Lo Stato ha continuato per cinquant’anni a promettere opere strategiche che mettessero in sicurezza la valle dell’Arno. Ancora si parla di casse di espansione, senza considerare che molte di quelle realizzate negli ultimi anni, sono state progettate tenendo conto della quantità di pioggia caduta nel 1966 e non dei cambiamenti climatici avvenuti nel frattempo, per cui in occasione dei nubifragi è stato verificato che l’entità della precipitazione – oggi si chiamano «bombe d’acqua» – è molto maggiore di quella calcolata allora. Mauro Grassi, che è fiorentino e direttore di Italia sicura, la struttura di missione di Palazzo Chigi contro il dissesto idrogeologico, ha assicurato che ora ci sono i soldi veri da spendere, 200 milioni. Non annunci, ma finanziamenti concreti. Sarà sicuramente così, ma mettetevi nei panni di chi ogni anno a novembre, da mezzo secolo, ascolta gli stessi discorsi. Poi va da sè che dobbiamo fare in modo che ci siano anche i progetti, per evitare che i soldi restino inutilizzati. Non sarebbe la prima volta.

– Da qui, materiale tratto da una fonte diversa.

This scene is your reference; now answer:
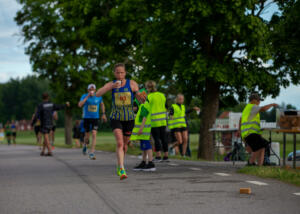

Così come sono diventato allergico, ormai, alle promesse – per averne sentite tante e vane – sono anche allergico alla sfiducia congenita, spero dunque che il prossimo anniversario ci risparmi bluff e proclami, e ci consegni piuttosto i fatti che fino a oggi non abbiamo visto. Non vorrei che caduta la tensione, se ne riparli chissà quando. Esattamente come succede quando c’è un disastro naturale: si piange, si invocano interventi subito, poi sopravvengono altre urgenze e buonanotte al secchio. Ecco, l’Arno, che ci fece il dispetto del 1966, ha sbuffato proprio sotto il naso della retorica politica. A modo suo ha voluto beffarsi delle passerelle celebrative. Un avvertimento. O forse il castigo, per qualche bugia di troppo ascoltata dalle facili tribune del ricordo.